Contraction Mapping Theorem
If $T\colon X\to X$ is a contraction mapping on a complete metric space $(X,d)$ then there is exactly one solution $x\in X$.
Proof:
Let $x_0$ be any point in $X$. We define a sequence by $$x_{n+1}=Tx_n, \qquad \text{for } n\geq 0.$$ Denote the $n$th iterate of $T$ by $T^n$, so that $x_n = T^n x_0$. First, we show that $(x_n)$ is a Cauchy Sequence. If $n\geq m\geq 1$ then $$d(x_n,x_m) = d(T^n x_0, T^m x_0) \leq c^md(T^{n-m} x_0,x_0).$$
This is only some of the proof but my question is about the last inequality in particular the $T^{n-m}$. How is this obtained?

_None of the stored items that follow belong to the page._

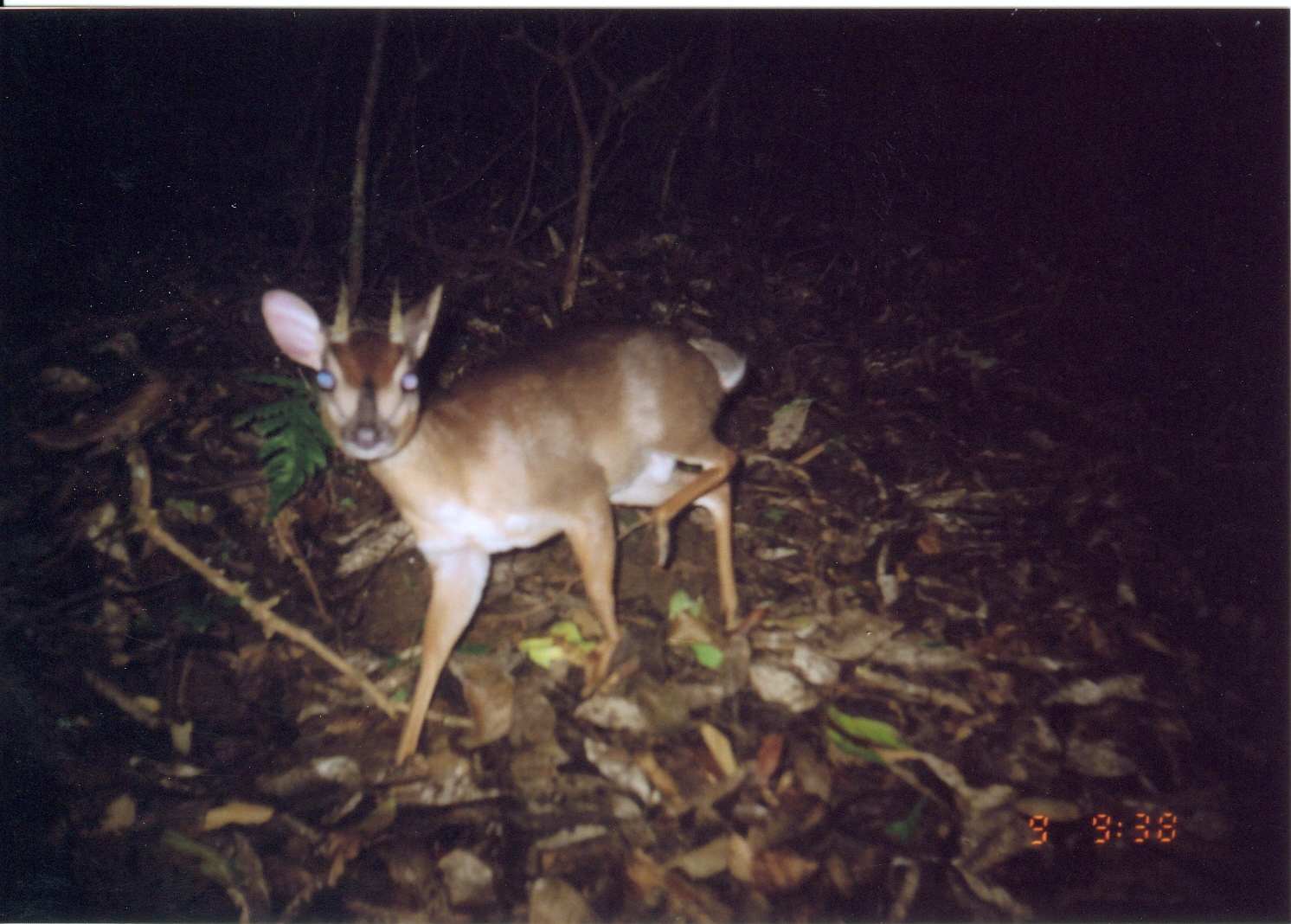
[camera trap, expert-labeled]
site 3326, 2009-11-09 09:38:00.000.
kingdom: Animalia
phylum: Chordata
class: Mammalia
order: Artiodactyla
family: Bovidae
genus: Nesotragus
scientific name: Nesotragus moschatus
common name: suni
Nesotragus moschatus (suni), count 1.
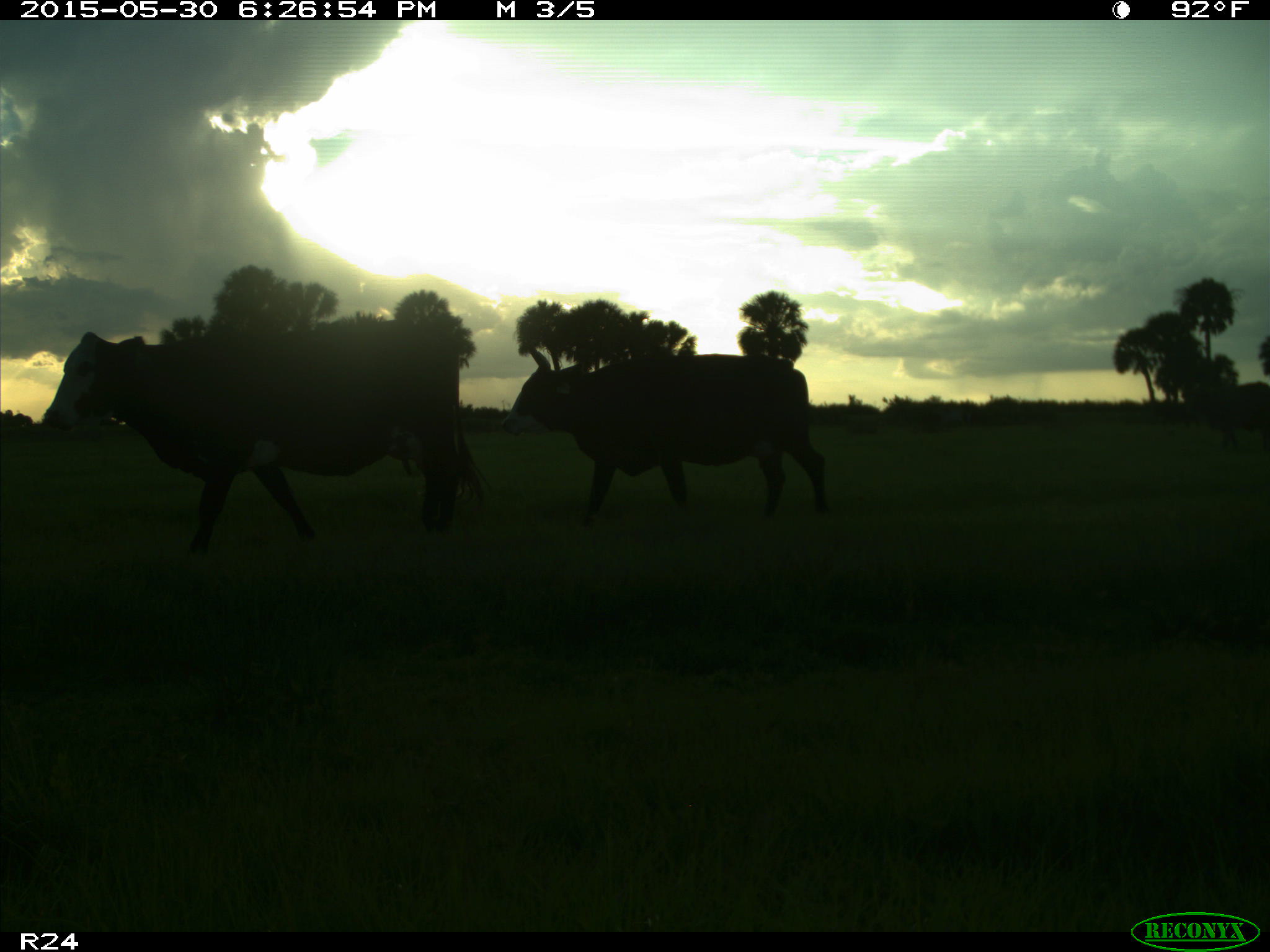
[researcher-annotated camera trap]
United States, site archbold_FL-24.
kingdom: Animalia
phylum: Chordata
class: Mammalia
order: Artiodactyla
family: Bovidae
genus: Bos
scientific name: Bos taurus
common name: domestic cow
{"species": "Bos taurus (domestic cow)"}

Thank you for any help and comments.
I assume from context that $c$ is defined to be a constant for which
$$d(Tx, Ty) \le c d(x, y)$$
for all $x$ and $y$ (and in particular, $c < 1$ since $T$ is a contraction). Then
$$d(T^n x_0, T^m x_0) \le c d(T^{n - 1} x_0, T^{m - 1} x_0) \le c^2 d(T^{n - 2} x_0, T^{m - 2} x_0)$$
and so on. Apply the condition a total of $m$ times.